Evaluation of numerical weather prediction for solar irradiance forecasting in the CONUS

The demand for solar energy is as large as ever. A primary advantage of solar power is in its relatively predictable nature. However, clouds associated with dynamic weather systems reduce solar radiation at the earth's surface. The weather patterns affecting solar radiation can be resolved through numerical weather prediction (NWP) tools. However, these models contain inherent biases, regional or otherwise, limiting their efficacy.

This study validates the ECMWF, NAM, and GFS solar irradiation forecasts for the southwestern U.S. using SURFRAD and California Irrigation Management Information System (CIMIS) measurements in 2009. By comparing NWP forecast data to ground measurements, innate bias errors were discovered and synthesized into a model output statistics (MOS) correction scheme. Applicable to future forecasts, the MOS correction minimizes model bias producing a more accurate solar forecast.
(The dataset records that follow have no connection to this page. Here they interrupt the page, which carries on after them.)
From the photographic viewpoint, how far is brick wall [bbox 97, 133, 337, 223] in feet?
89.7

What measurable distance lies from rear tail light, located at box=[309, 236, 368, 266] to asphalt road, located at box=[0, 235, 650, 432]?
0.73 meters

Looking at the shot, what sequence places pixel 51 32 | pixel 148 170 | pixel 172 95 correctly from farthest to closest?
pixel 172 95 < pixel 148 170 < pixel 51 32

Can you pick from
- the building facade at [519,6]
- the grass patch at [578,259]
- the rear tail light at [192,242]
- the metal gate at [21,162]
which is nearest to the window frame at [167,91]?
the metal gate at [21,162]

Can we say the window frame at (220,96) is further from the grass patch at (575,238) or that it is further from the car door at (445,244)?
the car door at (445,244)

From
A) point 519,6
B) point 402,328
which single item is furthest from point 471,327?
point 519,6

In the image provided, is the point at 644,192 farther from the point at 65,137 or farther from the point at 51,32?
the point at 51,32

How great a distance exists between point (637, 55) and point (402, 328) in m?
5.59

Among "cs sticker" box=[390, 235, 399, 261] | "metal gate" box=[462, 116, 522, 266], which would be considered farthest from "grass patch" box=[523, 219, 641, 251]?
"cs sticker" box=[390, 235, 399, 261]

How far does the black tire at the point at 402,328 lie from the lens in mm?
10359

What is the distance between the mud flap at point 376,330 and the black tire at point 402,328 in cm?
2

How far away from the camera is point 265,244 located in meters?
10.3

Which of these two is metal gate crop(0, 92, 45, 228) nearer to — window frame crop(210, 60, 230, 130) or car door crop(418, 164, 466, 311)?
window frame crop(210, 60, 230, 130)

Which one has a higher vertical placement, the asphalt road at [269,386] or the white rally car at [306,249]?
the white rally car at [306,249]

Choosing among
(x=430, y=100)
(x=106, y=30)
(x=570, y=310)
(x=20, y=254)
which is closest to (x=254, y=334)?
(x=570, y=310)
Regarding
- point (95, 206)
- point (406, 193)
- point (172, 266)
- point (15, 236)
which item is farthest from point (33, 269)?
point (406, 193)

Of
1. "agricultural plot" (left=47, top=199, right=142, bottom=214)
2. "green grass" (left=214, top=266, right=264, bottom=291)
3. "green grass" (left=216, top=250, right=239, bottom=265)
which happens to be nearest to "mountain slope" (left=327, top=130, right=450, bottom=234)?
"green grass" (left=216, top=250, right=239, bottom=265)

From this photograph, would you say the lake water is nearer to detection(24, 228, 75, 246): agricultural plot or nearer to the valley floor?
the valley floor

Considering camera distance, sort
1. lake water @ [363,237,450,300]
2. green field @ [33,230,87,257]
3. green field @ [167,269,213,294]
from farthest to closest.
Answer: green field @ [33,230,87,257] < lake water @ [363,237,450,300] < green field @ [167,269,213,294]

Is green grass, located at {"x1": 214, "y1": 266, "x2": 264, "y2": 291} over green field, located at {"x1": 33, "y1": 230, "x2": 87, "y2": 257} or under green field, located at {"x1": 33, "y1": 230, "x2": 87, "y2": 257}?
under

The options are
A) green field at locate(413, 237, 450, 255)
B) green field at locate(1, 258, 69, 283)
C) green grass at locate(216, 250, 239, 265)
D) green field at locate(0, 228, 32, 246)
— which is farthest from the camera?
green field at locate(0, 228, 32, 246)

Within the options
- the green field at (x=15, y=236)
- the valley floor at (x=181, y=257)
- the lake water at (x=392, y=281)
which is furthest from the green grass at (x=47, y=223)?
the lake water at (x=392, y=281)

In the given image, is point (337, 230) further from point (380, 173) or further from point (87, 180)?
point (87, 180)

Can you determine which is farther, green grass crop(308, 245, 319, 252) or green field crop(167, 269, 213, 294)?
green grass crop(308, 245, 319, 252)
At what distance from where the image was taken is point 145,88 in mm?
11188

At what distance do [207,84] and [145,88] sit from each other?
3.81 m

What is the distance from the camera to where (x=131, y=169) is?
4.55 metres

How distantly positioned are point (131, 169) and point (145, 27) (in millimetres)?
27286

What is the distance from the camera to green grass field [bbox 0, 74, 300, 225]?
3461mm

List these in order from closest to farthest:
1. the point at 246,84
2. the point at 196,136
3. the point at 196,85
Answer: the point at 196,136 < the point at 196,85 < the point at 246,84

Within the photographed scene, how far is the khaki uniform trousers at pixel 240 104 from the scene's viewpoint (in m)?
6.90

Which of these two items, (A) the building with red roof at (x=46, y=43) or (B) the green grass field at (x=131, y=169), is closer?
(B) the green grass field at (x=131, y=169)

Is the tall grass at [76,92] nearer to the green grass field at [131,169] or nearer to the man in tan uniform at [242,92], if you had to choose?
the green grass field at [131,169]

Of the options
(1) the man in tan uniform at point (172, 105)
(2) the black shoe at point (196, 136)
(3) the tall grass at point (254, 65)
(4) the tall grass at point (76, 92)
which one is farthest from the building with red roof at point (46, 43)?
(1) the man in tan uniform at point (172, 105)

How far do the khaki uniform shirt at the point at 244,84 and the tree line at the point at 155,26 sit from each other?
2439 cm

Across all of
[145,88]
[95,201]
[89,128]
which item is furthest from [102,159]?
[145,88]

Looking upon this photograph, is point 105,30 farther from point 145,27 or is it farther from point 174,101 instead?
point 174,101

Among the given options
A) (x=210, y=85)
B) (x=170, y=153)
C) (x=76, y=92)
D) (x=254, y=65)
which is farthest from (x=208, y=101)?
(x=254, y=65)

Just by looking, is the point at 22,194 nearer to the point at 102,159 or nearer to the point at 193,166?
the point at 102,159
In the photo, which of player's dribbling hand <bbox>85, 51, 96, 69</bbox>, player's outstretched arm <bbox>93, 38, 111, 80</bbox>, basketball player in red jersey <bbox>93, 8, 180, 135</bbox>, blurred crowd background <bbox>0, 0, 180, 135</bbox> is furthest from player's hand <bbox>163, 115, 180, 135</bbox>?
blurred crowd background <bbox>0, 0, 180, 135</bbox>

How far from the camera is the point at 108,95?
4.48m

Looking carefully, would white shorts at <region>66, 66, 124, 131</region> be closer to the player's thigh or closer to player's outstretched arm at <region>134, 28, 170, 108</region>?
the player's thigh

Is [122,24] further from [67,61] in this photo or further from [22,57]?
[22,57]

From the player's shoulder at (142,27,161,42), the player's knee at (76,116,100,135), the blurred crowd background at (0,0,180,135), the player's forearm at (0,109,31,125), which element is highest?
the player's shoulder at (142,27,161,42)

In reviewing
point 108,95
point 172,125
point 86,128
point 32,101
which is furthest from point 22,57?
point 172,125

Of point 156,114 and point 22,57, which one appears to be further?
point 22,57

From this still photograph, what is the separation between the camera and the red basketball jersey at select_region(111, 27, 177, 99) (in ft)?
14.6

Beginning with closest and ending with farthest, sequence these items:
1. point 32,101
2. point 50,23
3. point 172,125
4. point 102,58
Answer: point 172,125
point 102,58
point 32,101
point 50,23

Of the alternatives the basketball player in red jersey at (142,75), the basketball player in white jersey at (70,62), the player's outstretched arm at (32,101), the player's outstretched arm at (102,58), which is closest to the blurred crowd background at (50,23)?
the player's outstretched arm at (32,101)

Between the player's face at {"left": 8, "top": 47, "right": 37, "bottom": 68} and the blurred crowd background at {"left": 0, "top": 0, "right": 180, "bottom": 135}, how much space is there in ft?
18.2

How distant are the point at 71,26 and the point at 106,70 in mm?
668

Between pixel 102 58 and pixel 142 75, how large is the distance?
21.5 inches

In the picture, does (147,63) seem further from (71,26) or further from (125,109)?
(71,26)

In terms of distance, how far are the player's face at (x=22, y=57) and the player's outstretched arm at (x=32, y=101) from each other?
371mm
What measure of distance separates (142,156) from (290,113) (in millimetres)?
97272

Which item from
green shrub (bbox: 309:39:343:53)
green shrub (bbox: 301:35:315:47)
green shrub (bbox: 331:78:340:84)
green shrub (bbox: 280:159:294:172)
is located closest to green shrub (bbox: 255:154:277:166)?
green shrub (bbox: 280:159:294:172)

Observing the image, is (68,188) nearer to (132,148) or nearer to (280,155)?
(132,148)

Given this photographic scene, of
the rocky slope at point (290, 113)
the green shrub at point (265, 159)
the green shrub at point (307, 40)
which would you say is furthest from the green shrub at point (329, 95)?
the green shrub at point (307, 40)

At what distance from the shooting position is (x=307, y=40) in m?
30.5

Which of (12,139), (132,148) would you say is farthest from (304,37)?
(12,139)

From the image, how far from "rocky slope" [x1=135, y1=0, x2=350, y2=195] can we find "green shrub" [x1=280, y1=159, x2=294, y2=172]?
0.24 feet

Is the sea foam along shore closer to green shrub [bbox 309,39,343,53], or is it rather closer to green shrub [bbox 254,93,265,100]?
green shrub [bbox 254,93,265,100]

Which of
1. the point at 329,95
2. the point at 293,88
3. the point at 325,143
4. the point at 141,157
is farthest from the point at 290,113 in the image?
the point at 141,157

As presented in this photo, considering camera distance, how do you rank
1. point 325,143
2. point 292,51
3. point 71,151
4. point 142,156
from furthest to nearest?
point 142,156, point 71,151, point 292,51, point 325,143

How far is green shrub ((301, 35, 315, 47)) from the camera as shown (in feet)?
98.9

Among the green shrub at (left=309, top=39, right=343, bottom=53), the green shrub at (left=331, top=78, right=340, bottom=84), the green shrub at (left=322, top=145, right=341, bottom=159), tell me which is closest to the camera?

Specifically, the NAM solar forecast was shown to over predict GHI during clear sky situations and under predict GHI for overcast conditions. Since the bias error of the NAM forecast was consistent and predictable, MOS could be applied to design a correction scheme relating expected bias error to forecasted conditions. After application of this scheme, NAM mean monthly bias error across all ground measurement sites was reduced from up to 25% to less than ±5%.